Do you honestly expect people to accept that you are too dense and unable to address the documented evidence here that this is your only thoughts or reaction and answer to what was posted?
What documented evidence? You didn't provide any, did you?
Apparently you are trying to explain how our subpoenas of December 6 and 12, 2007, really could be issued after the plaintiffs' motions of Dec. 18, 2007, and June 25, 2008. Lots of luck.
By the way, you quote above where Jerrie Hayes refers to a proposed protective order she submitted "as part of Plaintiffs’ 26(f) Report." Could you please provide a link to where one can actually read that document as it was sumitted to the court with that report? Hint: see Doc. 18 at
http://www.3abnvjoy.com/mad-07cv40098/. Then quote for us the actual text of that proposed order.
Hint: Jerrie never submitted any such proposed protective order with the 26(f) report.
If the state of Washington felt like it had to make sure that 3ABN wasn't deceiving it in regards to the charitable gift annuity debacle up there, then certainly we have been justified in maintaining that we must be allowed to challenge any document Danny or 3ABN produces.
What does that mean? That means we have to be allowed to get the documents from collateral sources, not just the dishonest plaintiffs.

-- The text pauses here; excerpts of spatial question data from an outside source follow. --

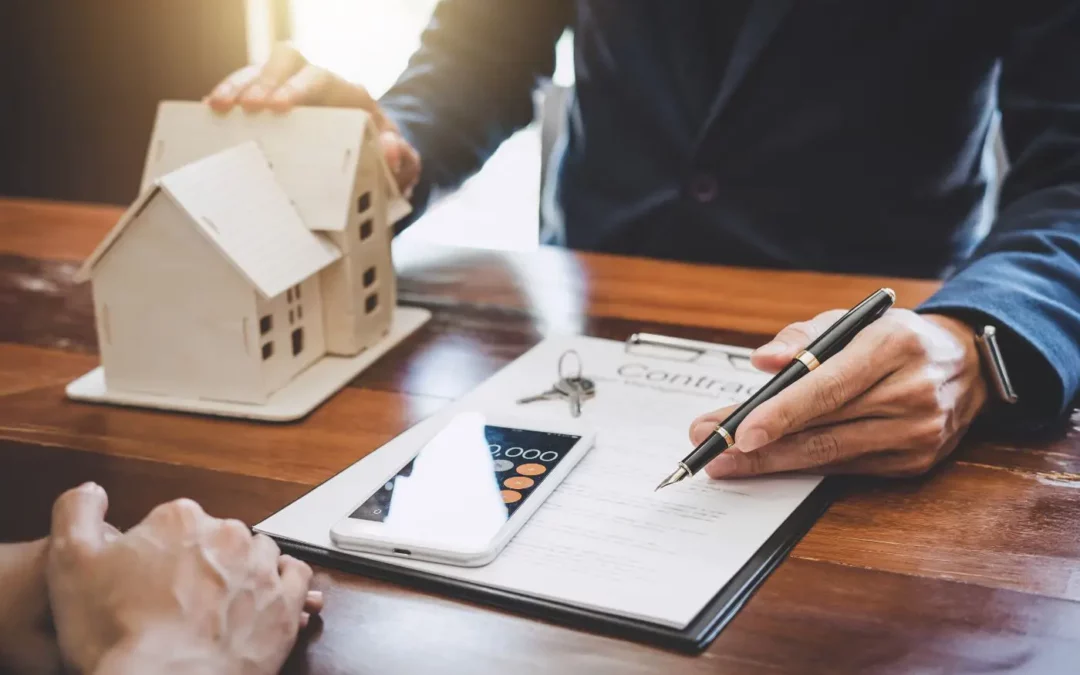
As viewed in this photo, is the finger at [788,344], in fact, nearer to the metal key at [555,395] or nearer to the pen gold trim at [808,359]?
the pen gold trim at [808,359]

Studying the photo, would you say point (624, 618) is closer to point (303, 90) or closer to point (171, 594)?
point (171, 594)

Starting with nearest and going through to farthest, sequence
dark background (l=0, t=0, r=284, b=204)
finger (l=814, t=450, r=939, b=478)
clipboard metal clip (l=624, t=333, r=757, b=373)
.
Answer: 1. finger (l=814, t=450, r=939, b=478)
2. clipboard metal clip (l=624, t=333, r=757, b=373)
3. dark background (l=0, t=0, r=284, b=204)

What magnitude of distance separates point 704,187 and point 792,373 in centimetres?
67

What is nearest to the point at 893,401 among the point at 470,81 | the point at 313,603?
the point at 313,603

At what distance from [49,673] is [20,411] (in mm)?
390

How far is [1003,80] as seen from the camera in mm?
1204

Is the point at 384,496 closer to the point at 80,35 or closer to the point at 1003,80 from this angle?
the point at 1003,80

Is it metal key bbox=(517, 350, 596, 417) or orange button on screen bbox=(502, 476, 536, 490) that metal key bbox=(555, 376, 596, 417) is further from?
orange button on screen bbox=(502, 476, 536, 490)

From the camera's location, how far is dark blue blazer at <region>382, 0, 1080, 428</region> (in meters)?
1.28

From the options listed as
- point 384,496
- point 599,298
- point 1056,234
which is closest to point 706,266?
point 599,298

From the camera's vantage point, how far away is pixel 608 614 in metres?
0.59

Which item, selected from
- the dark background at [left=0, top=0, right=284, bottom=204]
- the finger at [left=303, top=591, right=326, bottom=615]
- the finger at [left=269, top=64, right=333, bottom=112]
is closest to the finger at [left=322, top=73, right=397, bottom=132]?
the finger at [left=269, top=64, right=333, bottom=112]

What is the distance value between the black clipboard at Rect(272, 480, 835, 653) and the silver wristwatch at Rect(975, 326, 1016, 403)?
0.77 feet

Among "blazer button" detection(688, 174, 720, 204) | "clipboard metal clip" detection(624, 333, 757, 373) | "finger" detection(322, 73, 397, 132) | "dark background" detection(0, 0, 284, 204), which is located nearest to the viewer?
"clipboard metal clip" detection(624, 333, 757, 373)
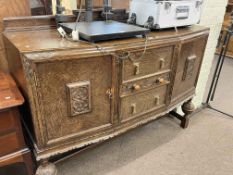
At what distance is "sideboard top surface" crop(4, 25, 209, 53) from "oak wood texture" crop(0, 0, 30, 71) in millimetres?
140

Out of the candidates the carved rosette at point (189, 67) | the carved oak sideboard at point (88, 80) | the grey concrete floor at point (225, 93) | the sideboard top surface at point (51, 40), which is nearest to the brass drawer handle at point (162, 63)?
the carved oak sideboard at point (88, 80)

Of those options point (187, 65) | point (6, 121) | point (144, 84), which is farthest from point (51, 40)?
point (187, 65)

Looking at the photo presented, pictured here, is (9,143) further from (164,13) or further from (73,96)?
(164,13)

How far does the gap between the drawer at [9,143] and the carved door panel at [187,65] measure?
991 millimetres

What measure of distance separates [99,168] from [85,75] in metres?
0.82

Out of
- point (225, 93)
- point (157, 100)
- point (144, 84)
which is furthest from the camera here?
point (225, 93)

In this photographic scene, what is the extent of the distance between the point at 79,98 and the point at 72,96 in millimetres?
37

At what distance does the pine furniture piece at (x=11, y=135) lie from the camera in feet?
3.18

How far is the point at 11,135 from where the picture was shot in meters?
1.05

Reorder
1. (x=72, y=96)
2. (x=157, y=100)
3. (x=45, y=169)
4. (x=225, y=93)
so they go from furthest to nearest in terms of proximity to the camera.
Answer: (x=225, y=93) → (x=157, y=100) → (x=45, y=169) → (x=72, y=96)

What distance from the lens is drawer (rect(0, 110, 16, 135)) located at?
977mm

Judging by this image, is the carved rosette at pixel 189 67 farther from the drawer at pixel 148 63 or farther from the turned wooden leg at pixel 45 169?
the turned wooden leg at pixel 45 169

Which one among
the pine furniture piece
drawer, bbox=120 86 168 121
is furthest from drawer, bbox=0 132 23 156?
drawer, bbox=120 86 168 121

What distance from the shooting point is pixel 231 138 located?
1.85 meters
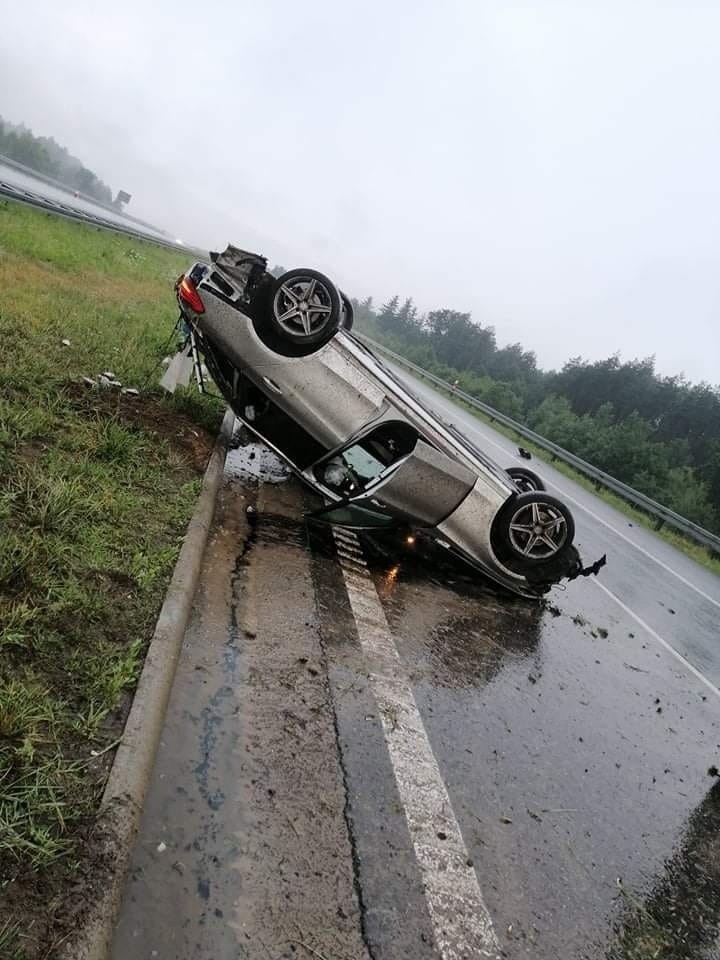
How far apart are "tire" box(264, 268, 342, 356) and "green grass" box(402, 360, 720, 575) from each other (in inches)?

We have to be allowed to make sure that any bank statements given to us by Danny and 3ABN are the same as the ones MidCountry or any other bank has.
But back to the main point: Simpson explicitly stated, "Frustrated by delays they encountered as this Court considered what sort of protective order and limits on the scope of discovery would be appropriate, Defendants circumvented this Court and obtained subpoenas from sister courts in Minnesota, Illinois, Michigan ...."
- On December 12, 2007, when the court in Minnesota issued that second subpoena, the court in Massachusetts wasn't considering any such things, since the plaintiffs hadn't filed their motions yet.
- There were no delays at that point, other than the Rule 26(a)(1) materials, since Danny and 3ABN didn't respond to my requests to produce until January.
- Judge Saylor had already explicitly ruled that there would be no stay of discovery while such motions were being crafted, filed, and ruled upon.
- While the date of the first subpoena, Dec. 6, 2007, is important, it doesn't tell you how early we were thinking about going after the bank records.
In going through some correspondence, looks like I started giving thought to subpoenas by October 29, 2007, which would be before I went pro se. I had started drafting one by Nov. 12, 2007.
How much earlier do we need to go before you are convinced that Atty. Greg Simpson lied to the court on that point?